A: About half the poems in the book are actual blues, which not only is a musical form but it’s also a lyric form. Almost all the blues poems in the book are from a particular year in which I take the songs that were popular that year and weave them into a poem. So most of the words are stolen.
Q: How long have you been affiliated with Moon Pie?
A: Informally for several years because I have been in charge of bringing poets up to Curtis (Memorial) Library for the Longfellow Days readings in February.
Some time ago, I began to notice that a lot of the poets I was inviting were published with Moon Pie – Kevin Sweeney, Marcia Brown, Alice Persons and a few others. So I realized that what Alice was doing was publishing a lot of very good poets in an attractive format. So I asked Alice, “Would you be willing to publish a book of mine?” And she said, “Yes.”
The result is a very attractive book. I didn’t have anything to do with the layout or format. She put together a very nice book. So officially, I have been affiliated with them for only a month, but my relationship with Moon Pie goes back several years.
Q: What drew you to poetry?
A: Basically, it was moving to Maine in the ’60s. I had taught poetry for a long time, but never felt any poetry in me until I went through my first Maine winter. I had to do something to respond to the environment, so I wrote poems. Most of my poems are still about the environment, and my response to it.
Q: What is the biggest challenge of poetry these days?

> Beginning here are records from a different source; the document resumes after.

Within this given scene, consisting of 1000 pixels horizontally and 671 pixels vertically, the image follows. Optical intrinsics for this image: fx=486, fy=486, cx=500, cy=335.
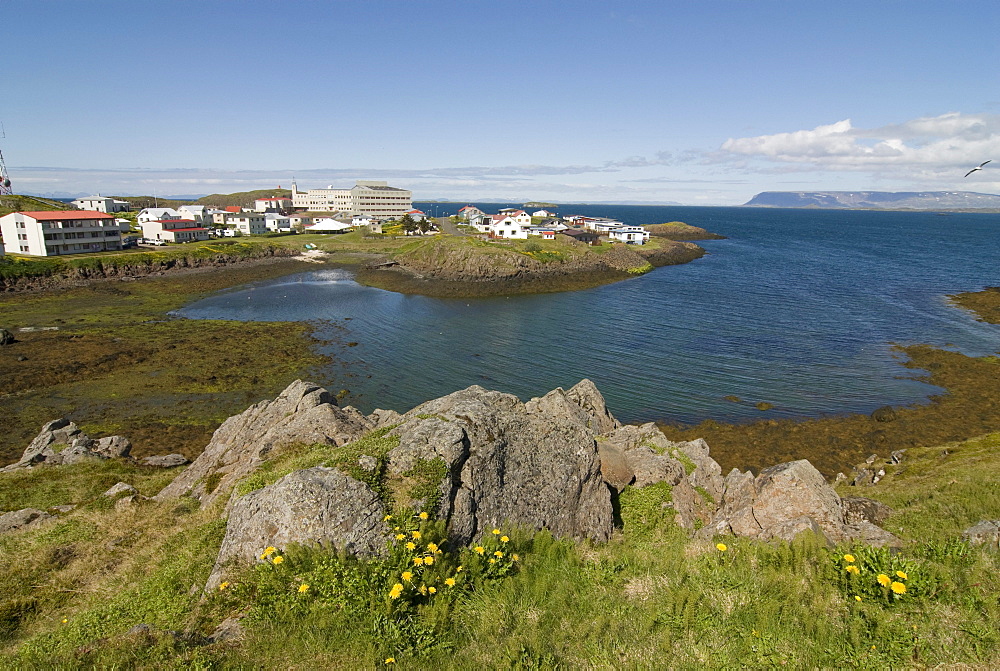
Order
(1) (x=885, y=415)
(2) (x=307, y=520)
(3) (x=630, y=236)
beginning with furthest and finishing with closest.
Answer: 1. (3) (x=630, y=236)
2. (1) (x=885, y=415)
3. (2) (x=307, y=520)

A: I think the challenge is not so much to say something new, because a lot of things have been said before, but to phrase what you say in a way that is at once individual and also communicates with someone else. When someone hears the poems, they can experience what it is the poet is experiencing. That is always the challenge of poetry, and has been since Homer.
Q: You lecture at Bowdoin, correct?
A: I lecture on Shakespeare a couple of times a year. I used to teach at Bowdoin, until I retired after 30 years. My field is Shakespeare in performance on stage, film and television.
Q: There seems to be a lot of Shakespeare available on stage these days – at Portland Stage, the Theater at Monmouth, Acorn Productions, Fenix Theatre. Do you have an opinion about the quality of Shakespeare that we have available to us?
A: The first thing I would say is that the opportunities to experience Shakespeare today compared to when I came to Maine in the ’60s are incredible. I love Monmouth, and always have. I’ve been to Acorn, I’ve been to Portland Stage. I saw “Richard II” at Acorn. That’s a very rarely done play, and they did a wonderful production in a loft above a bar. They did a very good “Merchant of Venice” a couple of years ago, and Fenix did a brilliant “Midsummer Night’s Dream” at Deering Oaks last summer. Absolutely brilliant. I think the Shakespeare scene right now is vibrant.
Q: When someone like Garrison Keillor reads one of your poems over the air, what does that mean for you? How does that translate into your life?
A: I’ve got to be honest. I do not like a lot of the poetry that Garrison reads. A lot is prose, and I sometimes cringe at the poems. But I like the way he reads, and I think he is doing a tremendous service. Some of the information he reads before the poems is fantastic. He’s got great people doing research for him. And every now and again, he does poetry that really hits me.
I think the poetry is mixed, but Garrison provides a great service. I liked it when he has read my poems, and he’s done them very well. He has read four of mine.
Staff Writer Bob Keyes can be contacted at 791-6457 or at: bkeyes@pressherald.com

Herb Coursen
MEET THE AUTHOR
HERB COURSEN
WHEN: 6:30 p.m. Saturday
WHERE: Bard Coffee, 185 Middle St., Portland.
CONTACT: 899-4788; www.bardcoffee.com
WHAT ELSE: Coursen will be joined by Nate Amadon, executive director of Port Veritas and a poet.